A few years later, I realized that all I was doing during my coveted daylight hoursafter work, at sunrise on Saturday or even Friday morningswas mowing the massive lawn. I was surrounded by a sprawling green grass nightmare. The kids loved it. The dogs loved it. The deer loved it, too. But all I did besides mow and maintain was go to the convenience store to fill up on gas for the powerful DR.
Turns out, DR is good at more than just making potent tools: My darling wife had given the company both of our names so I could get updates on my new machine and, of course, what else they had to sell perennial yard wrestlers like me. We started getting two of every glossy drop-in, seasonal sale reminder, email blast, video presentation and discount flyer they had. Usually the catalogs went straight to the recycling bin and the electronic missives straight to the junk box, but DR’s very effective marketing team finally snagged me one morning.
On a beautiful spring day behind a huge mug of fresh coffee, I was taking a break from the mower or the chickens, idly flipping through the company’s most recent end-of-winter, one-time-only discount brochure.

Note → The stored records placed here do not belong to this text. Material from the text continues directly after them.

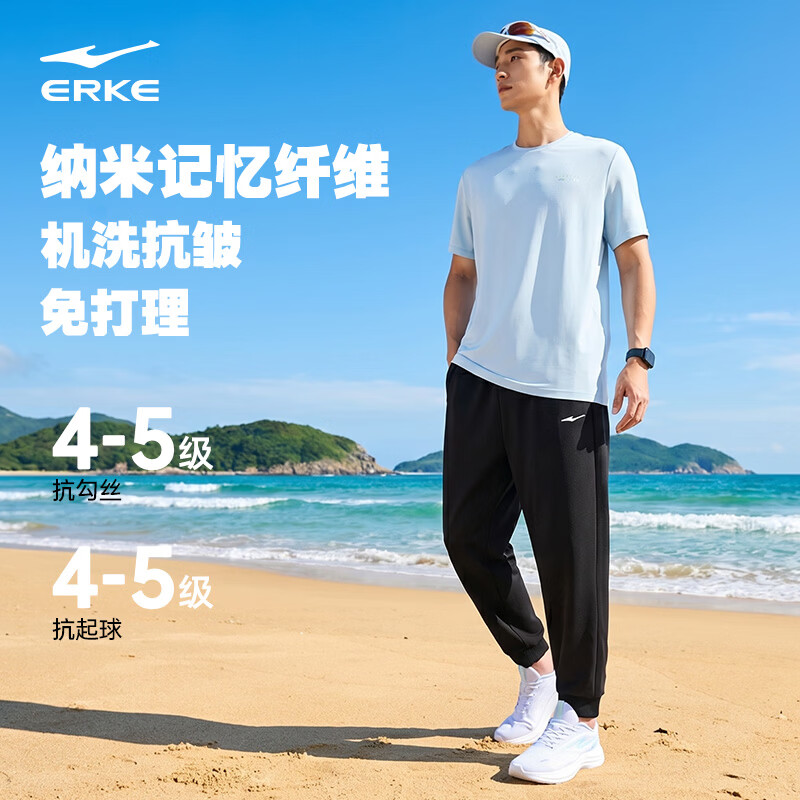 鸿星尔克运动裤男夏季针织男裤束脚舒适透气宽松卫裤九分裤子男休闲裤子男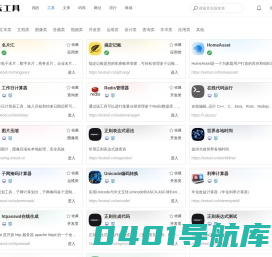 ExTool云工具 - ExTool云工具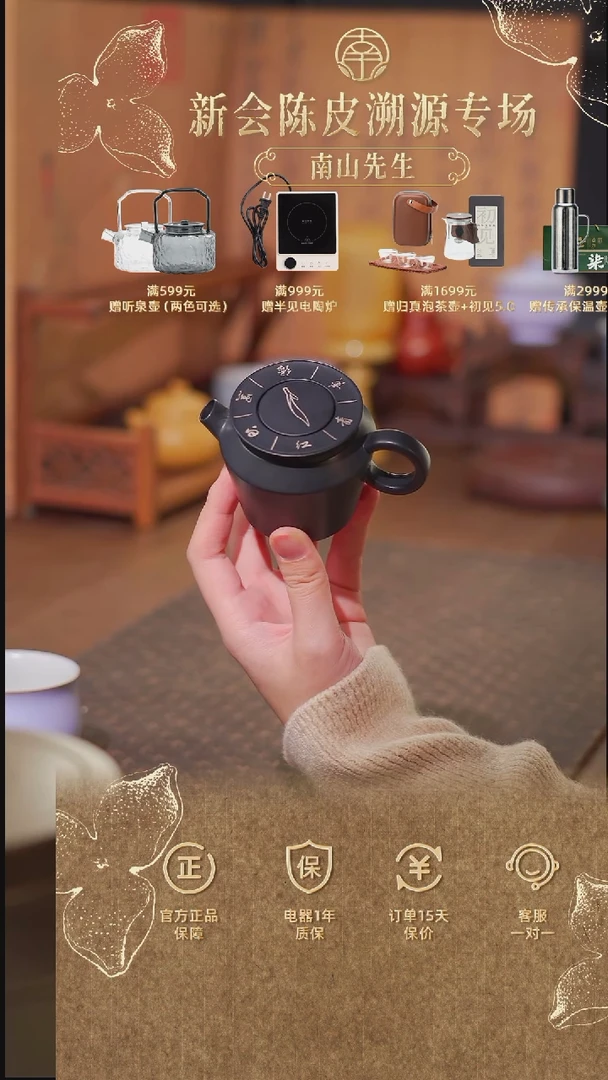 玄轮茶壶
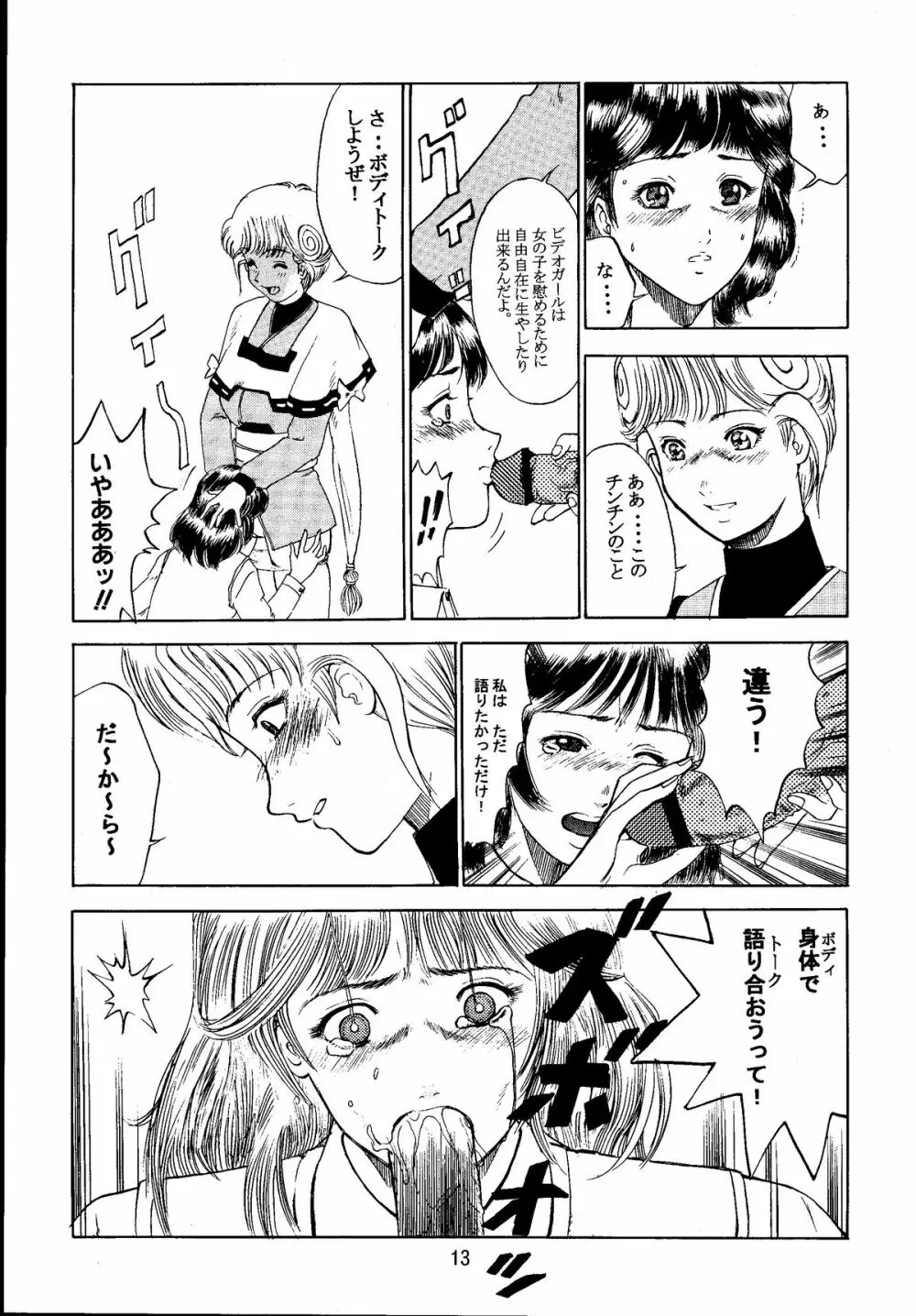 電影少女もえみの愛 12ページ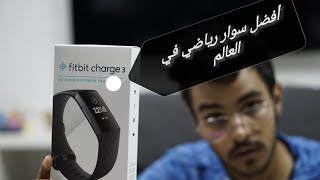 أفضل سوار رياضي في العالم Fitbit Charge 3   و الفرق بين Fitbit 2 VS fitbit 3 و كود خصم 10% من نمشي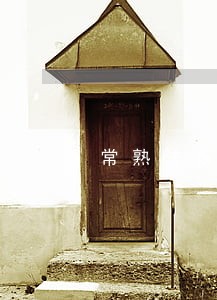 常熟法院直播第二庭 常熟法院直播第二庭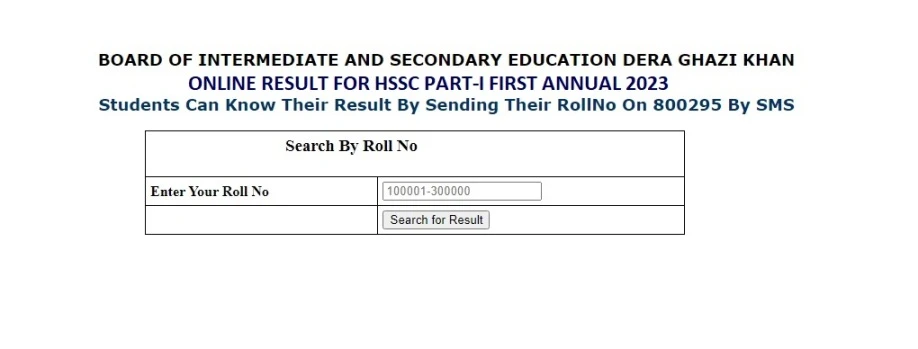 BISE DG Khan Class 11 Results 2023 (Check Inter First Year Results)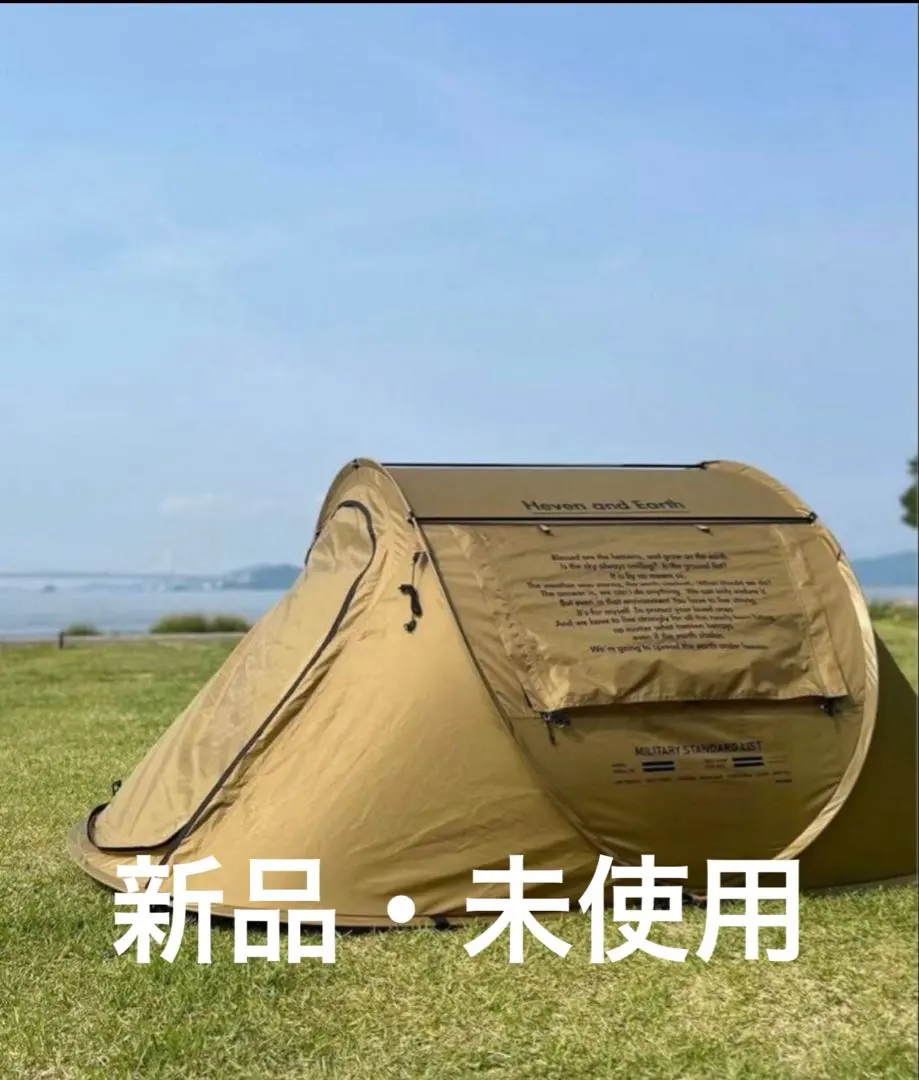 2026年最新】Heaven And Earth bruntの人気アイテム - メルカリ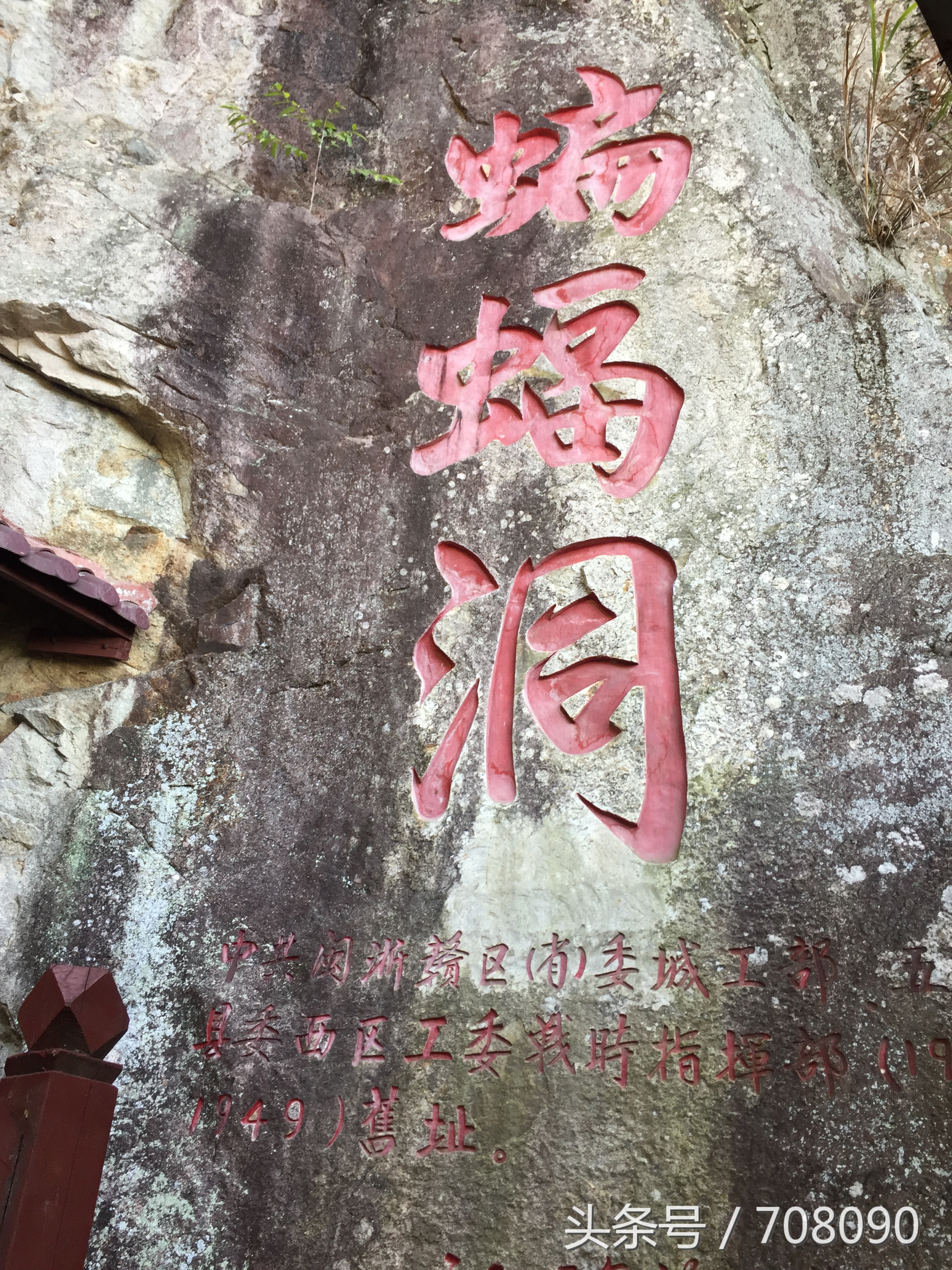 福州闽侯三叠井森林公园攻略,三叠井森林公园攻略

And there it was, for half price: a snow blade/grader attachment for my All-Terrain. “Who doesn’t need one of those?” I thought, falling prey to their changing-seasons tactics. I was born in Vermont, so snow was part of my most formative vocabulary. Snow-shoveling was what we did six months of the year. This would’ve prevented that.
With its talk of “pushing power,” “a 42-inch pivoting 11-gauge steel blade” and easy installation without any tools, the catalog copy had me salivating. So I pulled the proverbial trigger. Had I forgotten about global warming? Maybe. Had it slipped my mind that Middlebury was 750 miles due north of Hillsborough? Guilty as charged. But soon it was mine.
I must admit that I have never used the snow blade. It now sits in the shed, still shiny, ready for the next Piedmont blizzard. We put it up on Craigslist last week. I’m looking for a small mower for this big spring.